▶ WORK TO DO
1. Transcribe the passage on Dartmoor, starting at "Healthy Trees on" and ending at "the world outside.".
2. List each line of the listing that contains the string "back".

▶ READING TEXT
^^^^^^^^
Healthy Trees on the Moor
Dartmoor is known for its wide open spaces, for its sweeping scenes of heather and grassland, peaked by granite tors. This is where the iconic Dartmoor ponies graze, drawing people from across the globe to visit this cherished landscape. Less well known to a wider audience are the steep wooded valleys where the rivers that emerged as a trickle on the high moor, pick up speed and tumble their way between the trees. In these steep valleys, there are remnants of truly ancient woodland, relics from a previous time when these oak canopies adorned with mosses and lichens earned the name of temperate rainforests. Here the air is cooler and more humid and some of the greatest biodiversity finds a refuge, safe from the world outside.
But, from the highest granite tors to the rumbling river gorges, there is a transition point where the landscape blends from the open grazed moor to the deep woodland valleys. This bit in between is where, for hundreds of years, Dartmoor’s Commoners have made their living grazing livestock. It is not a means to great financial wealth but a way of life where, living on the margins requires resilience, and it is a lifestyle they are keen to protect. Travelling further back into the mists of Dartmoor time before the days of farming, these transitional zones of moorland were covered with low growing scrubby woodland of willow, rowan and birch that the ancient settlers cleared to create their early farm systems. They began to enclose areas of this wild land and tame it for their benefit. Even today, the remains of their stone banks, ditches and circular hut bases are clear to see across the high moor – ancestors of a very different time.
^^^^^^^^
▶ SUPPLIED DATA
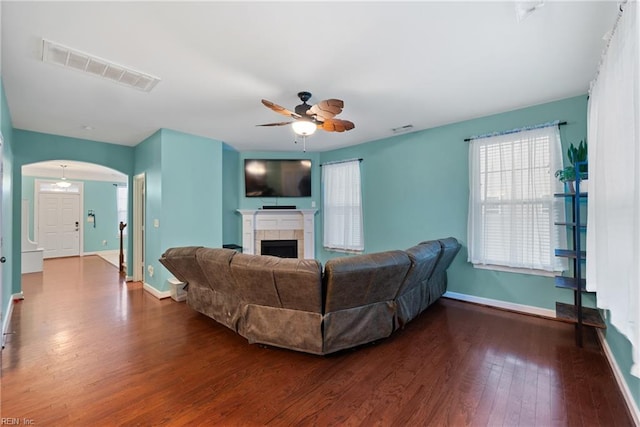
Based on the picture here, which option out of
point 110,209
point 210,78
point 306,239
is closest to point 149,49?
point 210,78

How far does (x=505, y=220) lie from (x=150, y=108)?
4.84 metres

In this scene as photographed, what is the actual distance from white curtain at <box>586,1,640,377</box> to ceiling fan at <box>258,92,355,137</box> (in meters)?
1.80

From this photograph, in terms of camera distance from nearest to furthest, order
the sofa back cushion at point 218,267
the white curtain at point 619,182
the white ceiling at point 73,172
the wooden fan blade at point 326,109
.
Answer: the white curtain at point 619,182, the wooden fan blade at point 326,109, the sofa back cushion at point 218,267, the white ceiling at point 73,172

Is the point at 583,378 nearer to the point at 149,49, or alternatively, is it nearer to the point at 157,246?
the point at 149,49

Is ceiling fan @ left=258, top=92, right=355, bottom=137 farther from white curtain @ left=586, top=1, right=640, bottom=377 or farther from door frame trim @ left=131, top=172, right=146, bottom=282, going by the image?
door frame trim @ left=131, top=172, right=146, bottom=282

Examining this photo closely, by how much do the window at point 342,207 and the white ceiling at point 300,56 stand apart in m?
1.86

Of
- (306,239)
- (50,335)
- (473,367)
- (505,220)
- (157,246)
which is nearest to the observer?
(473,367)

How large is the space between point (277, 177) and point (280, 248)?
5.15 feet

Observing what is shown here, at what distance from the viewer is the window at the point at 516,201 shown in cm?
321

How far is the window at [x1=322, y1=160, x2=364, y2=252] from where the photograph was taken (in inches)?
208

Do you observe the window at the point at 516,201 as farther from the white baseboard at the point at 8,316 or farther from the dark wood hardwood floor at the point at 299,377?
the white baseboard at the point at 8,316

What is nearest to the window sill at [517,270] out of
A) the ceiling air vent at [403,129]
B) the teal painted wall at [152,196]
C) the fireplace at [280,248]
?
the ceiling air vent at [403,129]

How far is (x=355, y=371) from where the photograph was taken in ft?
7.29

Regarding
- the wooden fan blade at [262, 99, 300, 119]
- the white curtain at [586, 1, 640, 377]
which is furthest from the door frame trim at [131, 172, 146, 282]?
the white curtain at [586, 1, 640, 377]
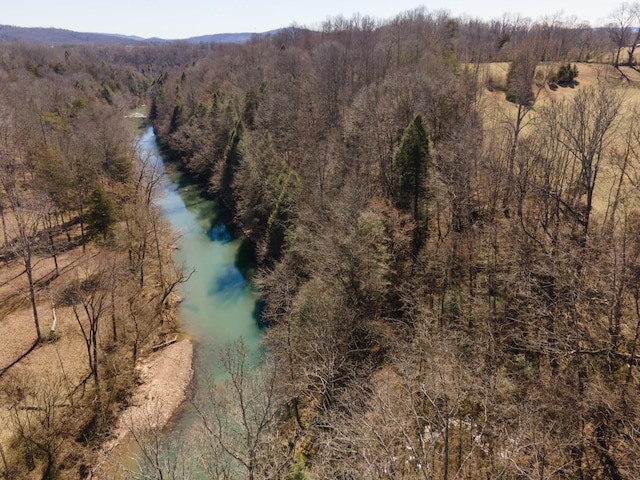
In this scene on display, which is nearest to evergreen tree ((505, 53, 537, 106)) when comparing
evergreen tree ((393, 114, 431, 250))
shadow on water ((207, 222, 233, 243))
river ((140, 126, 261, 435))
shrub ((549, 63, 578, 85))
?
shrub ((549, 63, 578, 85))

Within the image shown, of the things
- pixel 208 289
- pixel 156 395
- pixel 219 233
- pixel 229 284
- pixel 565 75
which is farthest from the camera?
pixel 565 75

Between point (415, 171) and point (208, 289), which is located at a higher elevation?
point (415, 171)

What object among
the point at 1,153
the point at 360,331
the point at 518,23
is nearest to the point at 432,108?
the point at 360,331

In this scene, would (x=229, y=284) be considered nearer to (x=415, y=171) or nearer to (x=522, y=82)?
(x=415, y=171)

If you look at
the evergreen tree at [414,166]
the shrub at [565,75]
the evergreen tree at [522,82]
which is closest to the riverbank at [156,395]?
the evergreen tree at [414,166]

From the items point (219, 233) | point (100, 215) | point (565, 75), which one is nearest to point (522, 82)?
point (565, 75)

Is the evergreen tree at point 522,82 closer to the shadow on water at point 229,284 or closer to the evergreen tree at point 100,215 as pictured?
the shadow on water at point 229,284

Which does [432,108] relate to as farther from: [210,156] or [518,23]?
[518,23]

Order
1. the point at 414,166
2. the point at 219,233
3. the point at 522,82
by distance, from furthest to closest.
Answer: the point at 219,233
the point at 522,82
the point at 414,166

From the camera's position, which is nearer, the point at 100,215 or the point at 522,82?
the point at 522,82
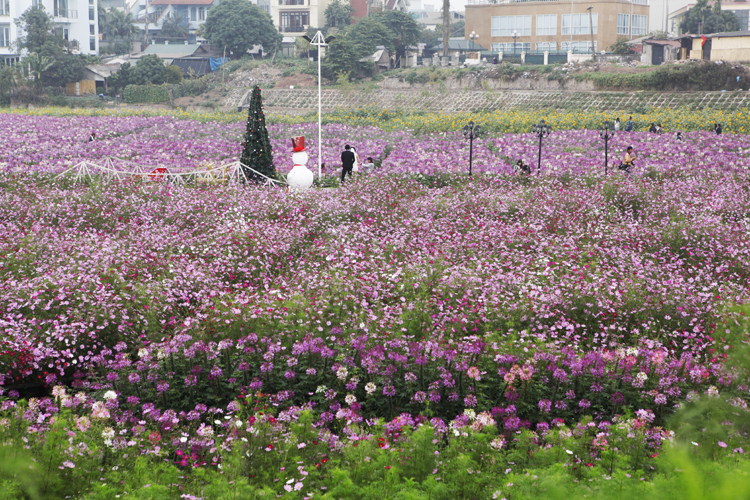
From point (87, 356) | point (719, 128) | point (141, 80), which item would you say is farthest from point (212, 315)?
^^^^^^^^
▶ WRITTEN RESPONSES
1.
Healthy Trees on the Moor
Dartmoor is known for its wide open spaces, for its sweeping scenes of heather and grassland, peaked by granite tors. This is where the iconic Dartmoor ponies graze, drawing people from across the globe to visit this cherished landscape. Less well known to a wider audience are the steep wooded valleys where the rivers that emerged as a trickle on the high moor, pick up speed and tumble their way between the trees. In these steep valleys, there are remnants of truly ancient woodland, relics from a previous time when these oak canopies adorned with mosses and lichens earned the name of temperate rainforests. Here the air is cooler and more humid and some of the greatest biodiversity finds a refuge, safe from the world outside.

2.
the sofa back cushion at point 218,267
Answer: the white curtain at point 619,182, the wooden fan blade at point 326,109, the sofa back cushion at point 218,267, the white ceiling at point 73,172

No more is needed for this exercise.